「七つのわざわい、八つのさいわい」
「七転び、ハ起き」という言葉があります。七回転んでも八回起き上がればよいという励ましの言葉です。七回転べば、七回起きればよいと思うのですが、なぜか八回起きるのですね。「人生は一度きり、だから転んでも立ち上がり、前向きに生きていくのだ」(坂村真民 ) 要は、何回転んでもそのたびに起き上がればよいということなのでしょう。
「律法学者とファリサイ派の人々は不幸(わざわい)である」、と、マタイ福音書23章13~36節の間でイエスは7回も「わざわいである」と繰り返しています。しかし、このわざわいの言葉は実は律法学者やファリサイ派の人々に向かってではなく、イエスの周りにいた群衆や弟子たちに対して語られているのです。
イエスから「七つのわざわい(呪い)」の言葉を投げつけられているのは弟子たちであり、イエスの周りに集まっている群衆(シンパ)であったのです。「ファリサイ派の人々が言うことは守りなさい。しかし、彼らの行いは見倣ってはならない」
マタイの教会にイエスの福音から離れて再び律法に逆戻ろうとする動きが起こっていたのです。福音だけでは不十分で、ファリサイ派の人々を見習って律法の行いも守らなければならないと主張する人々が現れてきたのです。

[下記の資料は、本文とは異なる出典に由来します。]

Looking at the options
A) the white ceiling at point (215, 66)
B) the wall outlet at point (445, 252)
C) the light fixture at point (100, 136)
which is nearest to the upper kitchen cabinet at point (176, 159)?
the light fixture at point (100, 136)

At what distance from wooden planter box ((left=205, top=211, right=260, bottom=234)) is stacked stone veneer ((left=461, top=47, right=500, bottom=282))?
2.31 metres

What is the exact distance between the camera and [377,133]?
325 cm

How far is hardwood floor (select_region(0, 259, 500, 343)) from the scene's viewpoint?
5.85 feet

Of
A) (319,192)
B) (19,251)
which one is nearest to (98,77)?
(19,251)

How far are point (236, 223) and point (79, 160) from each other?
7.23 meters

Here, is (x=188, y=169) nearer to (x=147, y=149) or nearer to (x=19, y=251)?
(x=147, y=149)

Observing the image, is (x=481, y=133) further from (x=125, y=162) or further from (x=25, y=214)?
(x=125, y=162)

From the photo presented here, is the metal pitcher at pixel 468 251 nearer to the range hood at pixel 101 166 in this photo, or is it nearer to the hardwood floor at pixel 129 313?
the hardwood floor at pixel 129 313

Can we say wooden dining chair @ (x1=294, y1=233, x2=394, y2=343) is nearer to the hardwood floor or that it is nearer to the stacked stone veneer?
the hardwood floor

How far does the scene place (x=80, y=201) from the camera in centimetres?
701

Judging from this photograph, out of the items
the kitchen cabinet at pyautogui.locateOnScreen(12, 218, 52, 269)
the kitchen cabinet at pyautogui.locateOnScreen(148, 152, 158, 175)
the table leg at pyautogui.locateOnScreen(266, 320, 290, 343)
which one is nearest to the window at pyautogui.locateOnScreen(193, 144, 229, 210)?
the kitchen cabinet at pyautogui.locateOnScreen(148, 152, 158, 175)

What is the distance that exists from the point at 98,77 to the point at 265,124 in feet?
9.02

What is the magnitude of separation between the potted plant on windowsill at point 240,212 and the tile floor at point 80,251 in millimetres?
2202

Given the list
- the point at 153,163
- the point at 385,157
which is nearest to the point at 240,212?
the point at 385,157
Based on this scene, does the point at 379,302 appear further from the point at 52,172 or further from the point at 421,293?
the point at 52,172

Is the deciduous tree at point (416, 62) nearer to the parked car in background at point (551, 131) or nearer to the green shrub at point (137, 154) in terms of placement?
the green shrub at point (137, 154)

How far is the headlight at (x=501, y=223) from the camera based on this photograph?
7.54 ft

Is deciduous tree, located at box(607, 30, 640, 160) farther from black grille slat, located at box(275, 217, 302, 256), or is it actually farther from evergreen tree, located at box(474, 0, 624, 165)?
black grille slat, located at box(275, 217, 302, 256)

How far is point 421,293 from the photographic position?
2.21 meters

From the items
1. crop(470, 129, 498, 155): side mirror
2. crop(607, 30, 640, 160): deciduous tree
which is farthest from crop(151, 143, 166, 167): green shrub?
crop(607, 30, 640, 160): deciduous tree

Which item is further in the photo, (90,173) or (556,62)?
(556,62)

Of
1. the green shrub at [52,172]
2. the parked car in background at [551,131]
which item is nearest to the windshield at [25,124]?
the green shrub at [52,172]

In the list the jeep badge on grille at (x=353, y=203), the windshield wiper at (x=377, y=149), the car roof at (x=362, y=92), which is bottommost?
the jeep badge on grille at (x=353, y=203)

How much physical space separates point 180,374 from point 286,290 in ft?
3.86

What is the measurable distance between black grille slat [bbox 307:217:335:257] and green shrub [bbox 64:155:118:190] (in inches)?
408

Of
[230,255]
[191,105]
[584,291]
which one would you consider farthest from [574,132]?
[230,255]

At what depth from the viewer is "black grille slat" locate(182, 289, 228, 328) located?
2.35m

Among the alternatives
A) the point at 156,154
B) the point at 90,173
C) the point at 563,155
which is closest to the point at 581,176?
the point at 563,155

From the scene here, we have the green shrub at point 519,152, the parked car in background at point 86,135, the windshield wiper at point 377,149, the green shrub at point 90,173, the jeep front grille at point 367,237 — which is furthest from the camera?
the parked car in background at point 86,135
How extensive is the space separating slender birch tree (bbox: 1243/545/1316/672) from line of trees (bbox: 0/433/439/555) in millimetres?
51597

しかし「律法の実行に頼るものはだれでも呪われています。正しいものは信仰によって生きるからです」(ガラテヤ3:10)とパウロは言います。律法は呪いと災いをもたらすだけなのです。
イエスは山上の教えで、「八つの幸い」を語りました。イエスの教えは七つのわざわいよりさいわいの方が一つ多いのです。福音の恵みは律法の呪いを超えるのです。
「味わい、見よ、主の恵み深さを。いかに幸いなることか、主の御もとに身を寄せる者は」(詩編34:9) いま省みれば、わざわいや呪もありましたが、それにも増して祝福と恵みの方が多かったと思うのです。